Given the newness of the Home Health Member Network, the group took time during this meeting to introduce themselves, their organizations, the communities they serve, and interesting partnerships or programs at their agency. Below is a snapshot of LeadingAge Home Health Member Network participants:

  • The median home health census was 100 patients with some smaller and larger outliers;
  • Half of the agencies were associated with a life plan community or senior living campuses;
  • Most agencies shared their staff retention rates were high but were facing upcoming nursing retirements and trouble recruiting new staff;
  • Several shared concerns about insufficient Medicare Advantage contracting rates due to the saturation of agencies in their markets;
  • Others shared struggles with burdensome Targeted Probe and Education audits looking at homebound status; and
  • Interesting partnerships and programs included an in-house case management program, time limited private pay home care support for life plan residents, and an organization based managed long-term care plan.

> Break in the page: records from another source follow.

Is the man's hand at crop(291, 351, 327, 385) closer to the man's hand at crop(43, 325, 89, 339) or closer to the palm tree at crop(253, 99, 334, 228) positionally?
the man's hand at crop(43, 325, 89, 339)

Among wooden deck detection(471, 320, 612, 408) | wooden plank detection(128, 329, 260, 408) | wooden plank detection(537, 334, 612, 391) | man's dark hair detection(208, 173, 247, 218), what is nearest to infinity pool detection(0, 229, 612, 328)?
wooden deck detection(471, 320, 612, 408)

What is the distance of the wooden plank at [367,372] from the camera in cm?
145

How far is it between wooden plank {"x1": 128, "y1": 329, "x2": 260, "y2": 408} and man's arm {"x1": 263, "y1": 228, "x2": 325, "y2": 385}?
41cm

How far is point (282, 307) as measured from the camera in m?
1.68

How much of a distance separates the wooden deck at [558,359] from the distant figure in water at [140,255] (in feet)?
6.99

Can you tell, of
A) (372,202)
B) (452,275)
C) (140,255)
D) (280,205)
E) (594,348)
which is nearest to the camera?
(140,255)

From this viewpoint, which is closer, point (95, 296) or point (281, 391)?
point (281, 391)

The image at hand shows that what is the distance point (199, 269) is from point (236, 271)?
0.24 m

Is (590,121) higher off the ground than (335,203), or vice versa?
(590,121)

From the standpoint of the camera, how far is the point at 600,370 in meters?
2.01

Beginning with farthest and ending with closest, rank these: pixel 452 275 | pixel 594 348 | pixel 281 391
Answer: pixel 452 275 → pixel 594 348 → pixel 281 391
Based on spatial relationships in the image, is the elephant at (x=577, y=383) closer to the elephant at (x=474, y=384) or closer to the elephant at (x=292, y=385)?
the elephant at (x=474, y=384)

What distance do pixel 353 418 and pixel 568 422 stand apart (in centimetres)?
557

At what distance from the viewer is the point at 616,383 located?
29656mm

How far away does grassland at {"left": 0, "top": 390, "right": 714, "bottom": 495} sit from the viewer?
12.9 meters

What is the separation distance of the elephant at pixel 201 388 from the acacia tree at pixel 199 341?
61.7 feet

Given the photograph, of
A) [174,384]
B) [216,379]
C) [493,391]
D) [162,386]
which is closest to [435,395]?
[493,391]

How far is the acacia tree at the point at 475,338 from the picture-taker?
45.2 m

Several agencies also shared they were gearing up for their survey process. The group shared what they had seen in their most recent survey which included:

  • Medication reconciliation including a diaginosis for all medications patients were on;
  • Infection control including hand washing and the “bag technique” for visits supplies;
  • Emergency preparedness plans including write-ups for COVID yearly/two year emergency preparedness table meetings;
  • Human resource vaccination status and exemptions tracking including how the agency kept patients safe with staff who were unvaccinated with an exemption and the agency kept up with changes to the state and CMS definition of “up-to-date” vaccination status;
  • COVID policies/procedures/manuals and any education to staff including emails; and
  • Cancelled visit policy and notification protocol to physicians’ offices.

Policy Update

Home Health Payment Manual Updates: CMS updated the home health billing manual to reflect changes to eliminate the Request for Anticipated Payment and add the Notice of Admissions process. In the original MLN article noting the changes and transition, concerns were raised regarding the definition of allowed practitioner, particularly paraphrasing regulations for advance practice nurse collaboration with physicians. CMS released an updated MLN and edits to the home health billing manual to clarify the definition of allowed practitioners.

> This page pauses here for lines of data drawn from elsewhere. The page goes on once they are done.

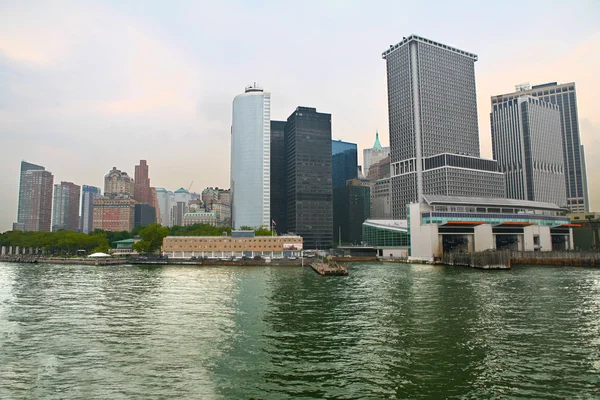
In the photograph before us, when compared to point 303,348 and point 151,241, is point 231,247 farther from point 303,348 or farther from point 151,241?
point 303,348

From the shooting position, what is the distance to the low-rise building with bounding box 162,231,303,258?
576 ft

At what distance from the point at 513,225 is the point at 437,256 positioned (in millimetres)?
33125

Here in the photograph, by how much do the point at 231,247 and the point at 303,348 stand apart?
487ft

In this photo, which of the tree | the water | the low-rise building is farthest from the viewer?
the tree

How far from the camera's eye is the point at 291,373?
25.7 meters

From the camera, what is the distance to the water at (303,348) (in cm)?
2325

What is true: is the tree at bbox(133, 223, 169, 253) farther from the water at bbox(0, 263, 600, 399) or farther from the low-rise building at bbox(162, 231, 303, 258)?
the water at bbox(0, 263, 600, 399)

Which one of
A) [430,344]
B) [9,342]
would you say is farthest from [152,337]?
[430,344]

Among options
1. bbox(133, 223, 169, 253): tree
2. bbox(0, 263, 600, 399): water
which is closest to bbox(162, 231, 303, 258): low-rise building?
bbox(133, 223, 169, 253): tree

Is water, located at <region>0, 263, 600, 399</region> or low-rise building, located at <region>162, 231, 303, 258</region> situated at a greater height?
low-rise building, located at <region>162, 231, 303, 258</region>

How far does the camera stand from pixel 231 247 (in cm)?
17650

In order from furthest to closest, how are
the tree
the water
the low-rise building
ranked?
the tree, the low-rise building, the water

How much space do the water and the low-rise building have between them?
388 feet

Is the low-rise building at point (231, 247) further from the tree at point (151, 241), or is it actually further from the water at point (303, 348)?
the water at point (303, 348)
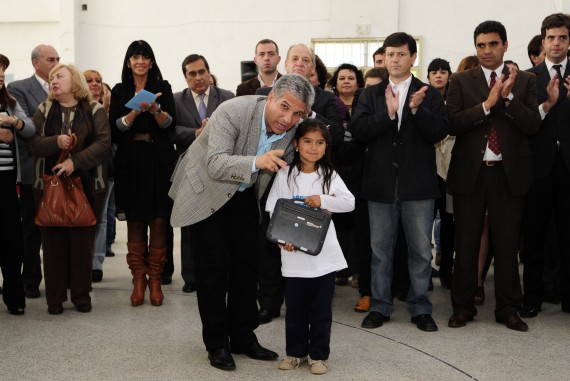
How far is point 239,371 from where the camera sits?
3654mm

Home Health Value Based Purchasing (HHVBP) Resources: The HHVBP technical assistance team released two expanded Model resources focused on quality measures and quality improvement. Both resources are designed to support agencies as they prepare for the first performance year, calendar year 2023. The on-demand video provides measure-specific information on each of the quality measures included in the expanded Model and the accompanying written resource provides a practical and visual guide to the quality improvement cycle as it relates to the expanded HHVBP Model and overall quality improvement efforts.

COVID Relief and Economic Package: On the legislative front, staff were waiting to see what Congress did around COVID relief. Congress was still having trouble coming to agreement on paying for any additional relief. There was also ongoing work on some sort of economic recovery package that included workforce and home and community-based services funding.

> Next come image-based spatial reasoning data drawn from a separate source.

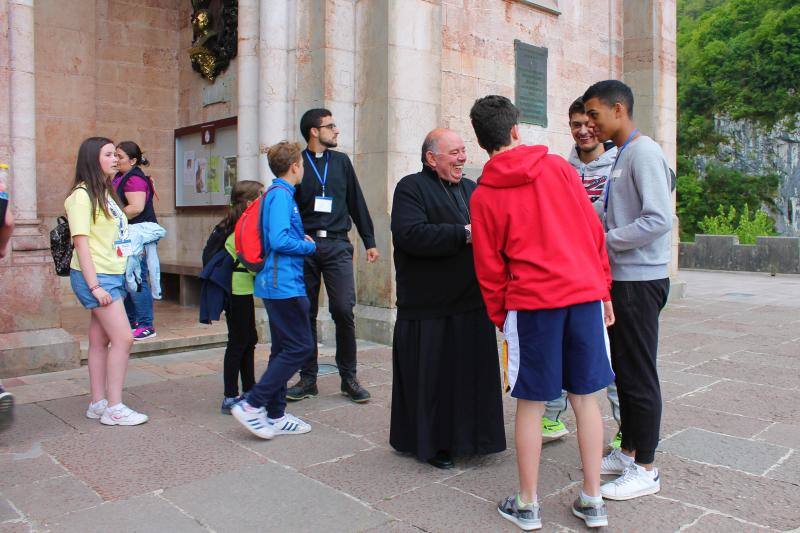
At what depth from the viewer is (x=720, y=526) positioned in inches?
124

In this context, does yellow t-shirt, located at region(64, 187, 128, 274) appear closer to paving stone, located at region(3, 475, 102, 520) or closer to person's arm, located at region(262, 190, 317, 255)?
person's arm, located at region(262, 190, 317, 255)

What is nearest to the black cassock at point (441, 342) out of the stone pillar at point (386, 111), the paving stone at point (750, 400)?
the paving stone at point (750, 400)

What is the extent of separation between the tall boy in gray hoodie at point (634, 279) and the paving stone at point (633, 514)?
3.2 inches

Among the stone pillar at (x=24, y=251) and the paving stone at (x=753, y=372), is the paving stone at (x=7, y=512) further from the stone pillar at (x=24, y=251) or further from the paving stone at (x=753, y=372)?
the paving stone at (x=753, y=372)

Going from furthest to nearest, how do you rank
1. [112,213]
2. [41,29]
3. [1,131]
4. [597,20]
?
[597,20], [41,29], [1,131], [112,213]

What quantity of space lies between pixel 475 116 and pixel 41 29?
7.77 metres

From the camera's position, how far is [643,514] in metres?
3.32

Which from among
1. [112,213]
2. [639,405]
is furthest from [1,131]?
[639,405]

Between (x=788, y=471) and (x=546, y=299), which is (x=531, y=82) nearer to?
(x=788, y=471)

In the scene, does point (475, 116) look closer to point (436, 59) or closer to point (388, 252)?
point (388, 252)

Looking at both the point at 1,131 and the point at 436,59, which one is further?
the point at 436,59

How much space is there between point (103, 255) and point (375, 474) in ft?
7.15

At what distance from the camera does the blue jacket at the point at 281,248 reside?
4.42 metres

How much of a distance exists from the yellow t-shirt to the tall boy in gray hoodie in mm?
2910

Action Campaign: To support ongoing COVID and economic relief efforts, staff urged members to take action on two action alerts: Ask Congress to Pass More COVID-19 Funding and Expand and Protect Funding for Older Americans

Appropriations: Appropriations season was in full swing, and more action will be needed with the bills move in the summer. While there were not any specific home health asks, substantive program changes can often be attached to these appropriations bill near the end of the process. LeadingAge will continue to monitor the process and report back to members.